Directions for this task: Will you write out all the entries below exactly?

☆ ☆ ☆ ☆

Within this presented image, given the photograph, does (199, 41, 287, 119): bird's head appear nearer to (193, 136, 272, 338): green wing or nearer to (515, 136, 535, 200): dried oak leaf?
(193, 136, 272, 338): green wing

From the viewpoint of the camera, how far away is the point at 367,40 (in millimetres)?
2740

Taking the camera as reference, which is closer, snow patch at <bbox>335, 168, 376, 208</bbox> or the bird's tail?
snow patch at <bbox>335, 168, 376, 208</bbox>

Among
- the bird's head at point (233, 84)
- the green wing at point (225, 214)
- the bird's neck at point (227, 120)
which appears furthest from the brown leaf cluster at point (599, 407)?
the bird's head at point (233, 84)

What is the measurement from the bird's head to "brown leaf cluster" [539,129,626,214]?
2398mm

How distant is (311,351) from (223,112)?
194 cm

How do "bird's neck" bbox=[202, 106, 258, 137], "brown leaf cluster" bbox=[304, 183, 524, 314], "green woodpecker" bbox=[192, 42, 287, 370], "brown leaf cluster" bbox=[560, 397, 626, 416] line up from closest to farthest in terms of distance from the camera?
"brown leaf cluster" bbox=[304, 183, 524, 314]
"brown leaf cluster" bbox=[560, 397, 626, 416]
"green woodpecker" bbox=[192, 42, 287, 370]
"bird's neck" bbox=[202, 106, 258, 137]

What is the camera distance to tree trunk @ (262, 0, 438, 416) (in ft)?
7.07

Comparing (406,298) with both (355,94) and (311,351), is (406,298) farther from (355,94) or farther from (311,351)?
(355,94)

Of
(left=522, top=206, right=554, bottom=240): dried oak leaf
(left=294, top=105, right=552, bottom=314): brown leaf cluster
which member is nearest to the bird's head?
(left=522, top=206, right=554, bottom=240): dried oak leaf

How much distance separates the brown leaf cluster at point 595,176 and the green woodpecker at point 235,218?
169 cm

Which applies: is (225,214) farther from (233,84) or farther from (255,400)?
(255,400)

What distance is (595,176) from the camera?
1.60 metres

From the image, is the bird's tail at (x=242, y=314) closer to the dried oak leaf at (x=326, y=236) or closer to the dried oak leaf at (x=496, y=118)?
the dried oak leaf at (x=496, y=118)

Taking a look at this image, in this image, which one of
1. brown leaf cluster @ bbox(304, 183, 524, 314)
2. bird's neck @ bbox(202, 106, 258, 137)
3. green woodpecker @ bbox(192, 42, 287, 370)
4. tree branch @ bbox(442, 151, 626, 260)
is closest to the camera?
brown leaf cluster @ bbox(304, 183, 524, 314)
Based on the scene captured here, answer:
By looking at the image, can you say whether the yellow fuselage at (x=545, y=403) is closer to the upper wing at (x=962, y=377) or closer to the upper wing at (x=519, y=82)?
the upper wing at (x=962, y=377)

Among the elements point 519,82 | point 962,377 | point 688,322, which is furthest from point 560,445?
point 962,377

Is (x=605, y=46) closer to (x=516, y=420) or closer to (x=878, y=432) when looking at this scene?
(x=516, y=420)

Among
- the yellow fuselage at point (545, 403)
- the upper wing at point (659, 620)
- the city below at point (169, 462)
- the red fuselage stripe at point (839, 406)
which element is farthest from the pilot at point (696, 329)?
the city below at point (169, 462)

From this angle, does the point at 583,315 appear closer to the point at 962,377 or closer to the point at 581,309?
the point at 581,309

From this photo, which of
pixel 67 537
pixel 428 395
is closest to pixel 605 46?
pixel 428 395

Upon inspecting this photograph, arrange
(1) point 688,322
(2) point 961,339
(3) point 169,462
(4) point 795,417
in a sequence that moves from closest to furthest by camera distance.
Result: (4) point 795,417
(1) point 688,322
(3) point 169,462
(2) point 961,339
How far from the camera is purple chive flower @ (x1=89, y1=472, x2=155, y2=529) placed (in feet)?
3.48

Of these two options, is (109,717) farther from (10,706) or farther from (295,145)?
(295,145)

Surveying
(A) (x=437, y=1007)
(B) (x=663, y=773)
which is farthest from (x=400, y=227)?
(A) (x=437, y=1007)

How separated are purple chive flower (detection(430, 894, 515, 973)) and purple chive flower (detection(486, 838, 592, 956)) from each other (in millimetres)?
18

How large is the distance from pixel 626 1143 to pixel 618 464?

☆ ☆ ☆ ☆

Complete answer:
Within this presented image, given the photograph, does (199, 41, 287, 119): bird's head appear nearer to (193, 136, 272, 338): green wing or nearer to (515, 136, 535, 200): dried oak leaf?
(193, 136, 272, 338): green wing

From the viewpoint of the camera, how far away is the point at 367,40 (in millimetres)?
2740

Taking the camera as reference, which is closer, snow patch at <bbox>335, 168, 376, 208</bbox> or the bird's tail?
snow patch at <bbox>335, 168, 376, 208</bbox>

Among
- the bird's head at point (233, 84)
- the green wing at point (225, 214)
- the bird's neck at point (227, 120)
which appears furthest from the brown leaf cluster at point (599, 407)?
the bird's head at point (233, 84)

What is the measurement from the bird's head to "brown leaf cluster" [539,129,626,214]?
2398mm

How distant is (311,351) from (223,112)?
194 cm

How do "bird's neck" bbox=[202, 106, 258, 137], "brown leaf cluster" bbox=[304, 183, 524, 314], "green woodpecker" bbox=[192, 42, 287, 370], "brown leaf cluster" bbox=[560, 397, 626, 416] line up from closest to farthest in terms of distance from the camera?
"brown leaf cluster" bbox=[304, 183, 524, 314]
"brown leaf cluster" bbox=[560, 397, 626, 416]
"green woodpecker" bbox=[192, 42, 287, 370]
"bird's neck" bbox=[202, 106, 258, 137]

What is the camera distance to tree trunk @ (262, 0, 438, 416) (in ft)?
7.07

Comparing (406,298) with both (355,94) and (311,351), is (406,298) farther from (355,94) or farther from (311,351)?
(355,94)

Of
(left=522, top=206, right=554, bottom=240): dried oak leaf
(left=294, top=105, right=552, bottom=314): brown leaf cluster
which member is nearest to the bird's head?
(left=522, top=206, right=554, bottom=240): dried oak leaf

How much distance separates the brown leaf cluster at point 595,176 and the green woodpecker at point 235,218?
169 cm

Which applies: is (225,214) farther from (233,84) or farther from (255,400)?
(255,400)

What distance is (595,176) from the camera?
1.60 metres

From the image, is the bird's tail at (x=242, y=314) closer to the dried oak leaf at (x=326, y=236) or closer to the dried oak leaf at (x=496, y=118)?
the dried oak leaf at (x=496, y=118)

Taking a look at this image, in this image, which one of
1. brown leaf cluster @ bbox(304, 183, 524, 314)
2. bird's neck @ bbox(202, 106, 258, 137)
3. green woodpecker @ bbox(192, 42, 287, 370)
4. tree branch @ bbox(442, 151, 626, 260)
is closest to the camera?
brown leaf cluster @ bbox(304, 183, 524, 314)
Based on the scene captured here, answer:
By looking at the image, can you say whether the yellow fuselage at (x=545, y=403) is closer to the upper wing at (x=962, y=377) or closer to the upper wing at (x=519, y=82)?
the upper wing at (x=962, y=377)

Among the elements point 519,82 | point 962,377 | point 688,322, which is furthest from point 560,445?
point 962,377

Is (x=605, y=46) closer to (x=516, y=420) or closer to (x=878, y=432) when looking at this scene?
(x=516, y=420)

Among
- the yellow fuselage at point (545, 403)
- the upper wing at point (659, 620)
- the city below at point (169, 462)
- the red fuselage stripe at point (839, 406)
which element is farthest from the pilot at point (696, 329)?
the city below at point (169, 462)

From this angle, does the point at 583,315 appear closer to the point at 962,377 or closer to the point at 581,309?
the point at 581,309

From this photo, which of
pixel 67 537
pixel 428 395
is closest to pixel 605 46?
pixel 428 395

Upon inspecting this photograph, arrange
(1) point 688,322
(2) point 961,339
(3) point 169,462
(4) point 795,417
in a sequence that moves from closest to furthest by camera distance.
Result: (4) point 795,417
(1) point 688,322
(3) point 169,462
(2) point 961,339
How far from the camera is purple chive flower @ (x1=89, y1=472, x2=155, y2=529) placed (in feet)?
3.48

Of these two options, is (109,717) farther from (10,706) or farther from (295,145)?
(295,145)

Surveying
(A) (x=437, y=1007)
(B) (x=663, y=773)
which is farthest from (x=400, y=227)?
(A) (x=437, y=1007)

How separated are purple chive flower (detection(430, 894, 515, 973)) and purple chive flower (detection(486, 838, 592, 956)) from each other (in millimetres)?
18

How large is the distance from pixel 626 1143 to pixel 618 464?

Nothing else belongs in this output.